-------- Passage provided
Most of my friends at work and in my personal life collect or read comics regularly. Some geek out on when new issues are released and buy all the alternate covers for each issues. Others are more casual about it and subscribe to some of the online comic services. They reminisce of series they have read, writers they like, and artists they love.
Most of these same friends also identify with being geeks.
My family had an TI-99 4a growing up, but I didn't really understand the point of BASIC. I just typed in the example code in the manual and a block figure danced across the screen. I didn't really explore. I had a neighborhood friend who's family had an Apple IIe and a IBM Personal Computer. I played with both of them when I visited his house, but again it wasn't really that intriguing at the time.
What I did growing up was more or less what you see depicted in movies, magazines, and books about your typical American boy upbringing. I played lots of sports, rarely played inside, played more sports, set fire to grass clippings with a magnifying glass, played more sports, and rode miles upon miles around my neighborhood on my sweet BMX bike. What you would probably assume if your typical jock upbringing.
As I got more to high school age, I really liked the computer course I took as an elective, but I never thought it would amount to a career. In fact I started college wanting to study Pharmacy. Three years into that plan I took a Computer Science I course as an elective. My thought process was that I knew almost every industry was moving towards computerizing as much of that industry as they could. If I could get a jump on that I would have a leg up when I got out into the real world of working in a Pharmacy.
The CS class wasn't exactly what I had imagined it to be. We learned the basics of Pascal, wrote simple programs, and then ran them on the VAX. It wasn't what I thought it would be, but it wasn't that hard to me either. We moved on to introduce more and more complex logic and control flows, etc. and it still wasn't that hard to me. In fact it came sort of naturally it seemed. What was hard to me though was knowing how to synthesize a methylated alcohol in my chemistry lab and having to memorizing the infinite possibilities of chemical bonding to benzene rings. It was utterly maddening having to memorize all that exceptions to the rules for organic chemistry. I wanted a rule that I could apply to something and I could get an expected result.
So I get into my second go around of Organic Chemistry I and II because I didn't get a high enough grades in them the first time around to get into pharmacy school. It was still just infuriating as it was the first time I took them, but I did better in them the second time, but not as well as I would have liked. All the while I'm still taking CS courses because I'm using them as my filler course since to me they were easy A's. Turns out not everyone thought that they were easy A's. As a Pharmacy major, I was blowing the curves for CS majors. Long story short, I finally made the decision to switch to a CS Major because it was less effort for me and it had a really bright future.
Back to the storyline, I was a college Junior before I really got my first taste of geekdom. I was writing programs for fun, I was logging into BBS's, and playing Hexen 2 and Doom 2 in all night LAN parties with my friends. I even became the Computer Club president and the operator of a local BBS. I got a CS related job and moved to Austin.
----------------
-------- Given entries
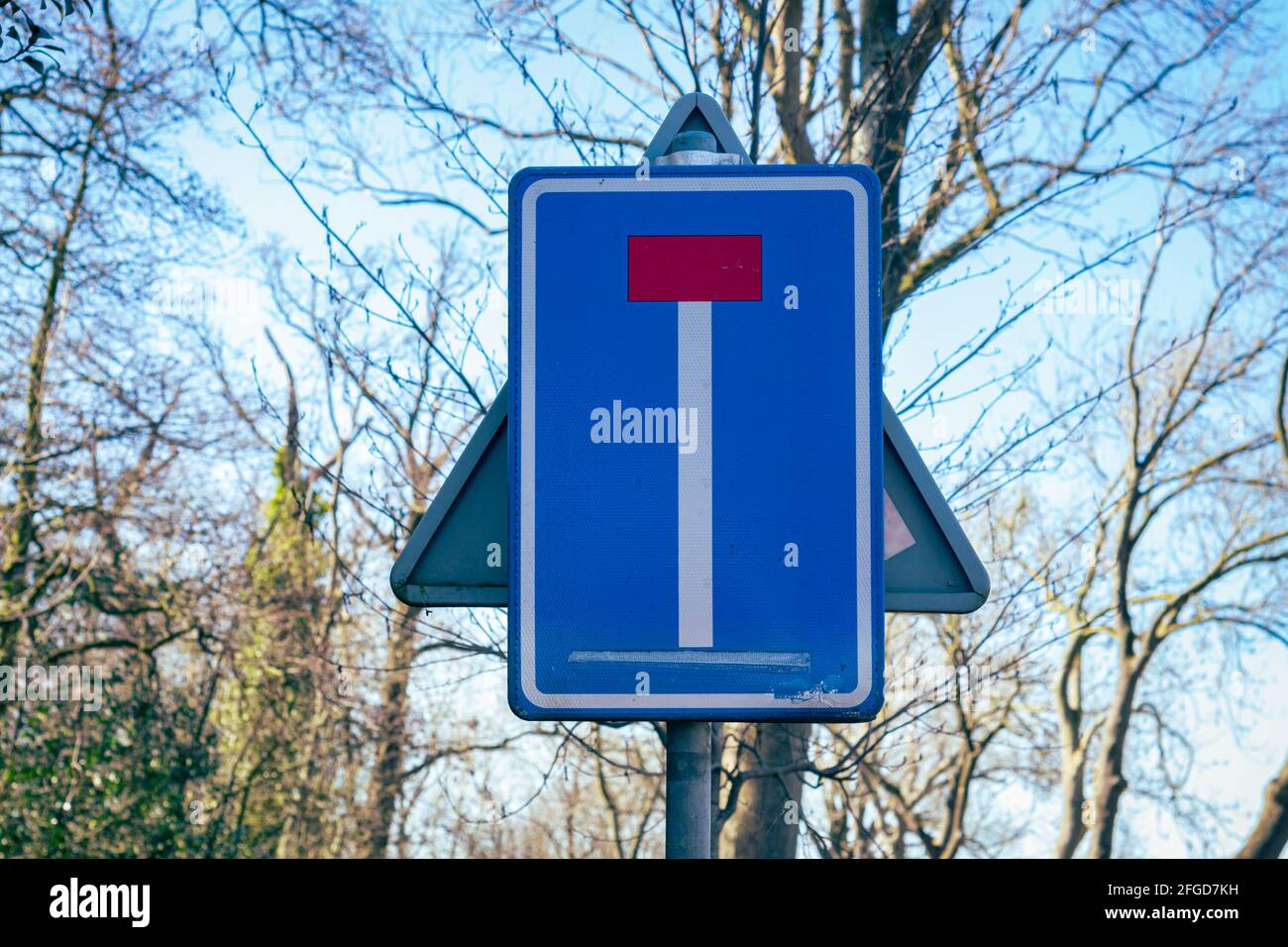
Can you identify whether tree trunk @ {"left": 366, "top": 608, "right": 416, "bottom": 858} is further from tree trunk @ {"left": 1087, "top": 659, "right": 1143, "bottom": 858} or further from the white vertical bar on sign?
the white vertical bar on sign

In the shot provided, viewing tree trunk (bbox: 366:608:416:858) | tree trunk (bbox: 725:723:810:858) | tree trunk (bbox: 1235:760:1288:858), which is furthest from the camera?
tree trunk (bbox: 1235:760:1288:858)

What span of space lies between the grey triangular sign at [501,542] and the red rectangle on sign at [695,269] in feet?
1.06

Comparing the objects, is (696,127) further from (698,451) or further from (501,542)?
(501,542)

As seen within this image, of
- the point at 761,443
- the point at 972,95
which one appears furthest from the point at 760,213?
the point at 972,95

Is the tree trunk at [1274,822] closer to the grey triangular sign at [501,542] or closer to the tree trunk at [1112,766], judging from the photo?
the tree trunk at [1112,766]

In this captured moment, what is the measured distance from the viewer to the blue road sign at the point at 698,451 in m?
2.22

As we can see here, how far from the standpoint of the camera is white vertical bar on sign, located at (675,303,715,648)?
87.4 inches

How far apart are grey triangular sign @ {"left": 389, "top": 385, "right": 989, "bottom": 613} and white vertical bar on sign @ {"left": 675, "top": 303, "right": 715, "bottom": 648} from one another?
----------------
■ Exercises
[A] In the essay about switching from pharmacy to computer science, reproduce the passage starting at "What I did growing" and ending at "typical jock upbringing.".
[B] Translate this sentence from the essay about switching from pharmacy to computer science into Spanish: "In fact I started college wanting to study Pharmacy."
[C] Extend the essay about switching from pharmacy to computer science by writing what comes next after its final sentence.

■ Task responses
[A]
What I did growing up was more or less what you see depicted in movies, magazines, and books about your typical American boy upbringing. I played lots of sports, rarely played inside, played more sports, set fire to grass clippings with a magnifying glass, played more sports, and rode miles upon miles around my neighborhood on my sweet BMX bike. What you would probably assume if your typical jock upbringing.

[B] De hecho, empecé la universidad con la intención de estudiar Farmacia.

[C]
I was slowly edging towards geekdom, but I didn't identify as one yet. I was doing more and more geeky things, but I still was a fanatic about watching sports and participating in them as I could.
A truthism about working in the software field is that there are a lot of like minded people gravitating towards those positions. My circle of friends evolved into a people who consider themselves geeks. Over the years I've been exposed to most of the geeky things through those friends and colleagues, but I've not participated in a lot of them. I was too busy watching or playing sports, out enjoying Austin's nightlife, or floating on one of the Central Texas rivers.
But over the years, I've gotten older. I don't play sports anymore, I don't have that much interest in watching sports. I don't watch a lot of network TV. I mostly just work. I enjoy it and it gives me something to do with my extra time. I now identify as a geek myself, and even when I'm not working I'm probably still playing a PS4 game or working on a personal web project on the side.
But when I listen to my friends and colleagues talk about the things they do on the weekends and things they do for fun seems really foreign to me. I've never really played board games, and I haven't ever bought and read a comic book.
The more I listened to those people, then more intrigued I've been about what I missed had I had started out with a geek background. One of my good friends is much like me in his background, and we were chatting about this very thing, being a Late Blooming Geek or better yet a person who identifies as a geek much later in life.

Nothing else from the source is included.